Тайны прадеда. Русская тайная полиция в Италии (Пичугина) - страница 65

Полная итальянка, лавочница, мать десятерых детенышей, не устает подавать вам кофе, наливать вино. С дальней полки раздобудет старую бутылку славного портвейна, всю в пыли. Мимо вас проходят незначительные итальянцы; вон, напротив, парикмахер, там молочница, там служащий в конторе, или ваш знакомый, il dottore С., итальянец красивый, с глазами миндальными, несколько сладостный. В тележке везут рыбу, детишки лавочницы возятся, ленивый веттурин[36] проезжает — мелкая жизнь городка маленького! В ней есть свое очарованье; и глядя на закат, над морем бледно-золотеющий, слушая музыку в отеле Иенч, близкий плеск моря утишенного, можешь сидеть в мечтательности, странно сливаясь с жизнью, тебе чужой, где ты лишь странник, но к которой расположена твоя душа.

Сумерки с облаками розовыми, лиловеющими, с золотом заката в Сестри, со свистками паровозов, с мыслями, как облака — продлитесь! Длитесь. Мы вернемся в Кави смутным вечером, при блеске волн.

ВНОВЬ О ЛЮДЯХ

Жизнь у эмигрантки нашей, в маленькой ее квартирке, быстро сблизила со всеми жителями Кави — русскими. Их было там порядочно; сплошь эмигранты. Уже на улице резко отличны — «мы» от итальянцев. И одеяния, и манеры, и прически, все иное. Как они на нас смотрели? Кави очень скромное местечко. Здесь народ нехитрый, простенький, нет важных, и поэтому к нам отношение не из плохих.

Все-таки мы удивляем: безделием и безалаберностью, непорядком. Все наперерыв ходят друг к другу в гости. Женщины курят. Много читают. Все без денег, — но и не работают. Все должны Кармеле; в долг Кармела все-таки дает и верит, кое-кто ей возвращает. Джентльмен с почты знает, что из писем большая часть — русским; русские в своих широкополых шляпах, жены их с растрепанными волосами, в скромных кофточках, сбитых ботинках, больше всех посланий отправляют. Русские — или писатели, или стать ими собираются. Если поздно ночью, над заснувшим Кави, раздаются хоровые песни — это русские; если в полночь бредут двое и орут неистово, вдрызг перепившись, то кавиец про себя подумает: о, sono russi![37] И вряд ли ошибется.
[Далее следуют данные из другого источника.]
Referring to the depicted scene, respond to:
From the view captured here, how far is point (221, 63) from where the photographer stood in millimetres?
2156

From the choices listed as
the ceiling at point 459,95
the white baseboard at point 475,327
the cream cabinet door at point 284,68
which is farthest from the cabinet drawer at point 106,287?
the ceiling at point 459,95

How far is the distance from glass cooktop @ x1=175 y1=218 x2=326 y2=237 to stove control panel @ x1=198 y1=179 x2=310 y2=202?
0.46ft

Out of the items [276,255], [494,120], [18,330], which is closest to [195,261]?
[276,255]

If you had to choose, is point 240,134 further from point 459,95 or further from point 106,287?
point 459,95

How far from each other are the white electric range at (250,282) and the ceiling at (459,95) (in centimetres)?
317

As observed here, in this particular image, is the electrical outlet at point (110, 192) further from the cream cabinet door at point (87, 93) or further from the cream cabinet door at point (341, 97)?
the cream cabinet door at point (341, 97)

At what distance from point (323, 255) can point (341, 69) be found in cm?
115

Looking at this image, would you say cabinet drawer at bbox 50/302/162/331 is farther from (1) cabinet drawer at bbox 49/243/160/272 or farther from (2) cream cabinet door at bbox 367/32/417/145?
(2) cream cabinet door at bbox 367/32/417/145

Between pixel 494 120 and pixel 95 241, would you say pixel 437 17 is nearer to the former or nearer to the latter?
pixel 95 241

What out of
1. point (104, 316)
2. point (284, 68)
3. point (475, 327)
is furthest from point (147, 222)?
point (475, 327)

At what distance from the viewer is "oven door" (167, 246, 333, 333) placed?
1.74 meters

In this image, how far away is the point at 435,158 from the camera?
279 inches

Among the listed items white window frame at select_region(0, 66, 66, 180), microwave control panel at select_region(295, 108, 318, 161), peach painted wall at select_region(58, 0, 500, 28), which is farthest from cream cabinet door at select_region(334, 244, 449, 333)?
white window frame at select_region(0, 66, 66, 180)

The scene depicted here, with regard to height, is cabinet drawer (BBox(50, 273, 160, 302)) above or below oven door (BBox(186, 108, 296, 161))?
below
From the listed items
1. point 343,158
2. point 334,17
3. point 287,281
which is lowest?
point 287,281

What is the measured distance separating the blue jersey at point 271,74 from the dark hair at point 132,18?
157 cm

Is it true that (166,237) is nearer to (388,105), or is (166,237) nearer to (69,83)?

Помню я день, и скалы над дорогой в Сестри, народ туда бежавший… На утесах, высоко над морем, среди скал отвесных — двое наших, Зандер с Антоновичем, орут. Шляпами размахивают. Празднуется восхождение на гору, на утес, доселе неприступный. Наши же полезли с моря, прямо по отвесу — и добрались.

— А вот дьяволы, — говорит Ерохин, — куда забрались, собачьи дети. Это Антонович всё, и Зандера подбил. Взгляните-ка на милость, чуть не половина Кави тут, сбежались, думают — несчастие какое.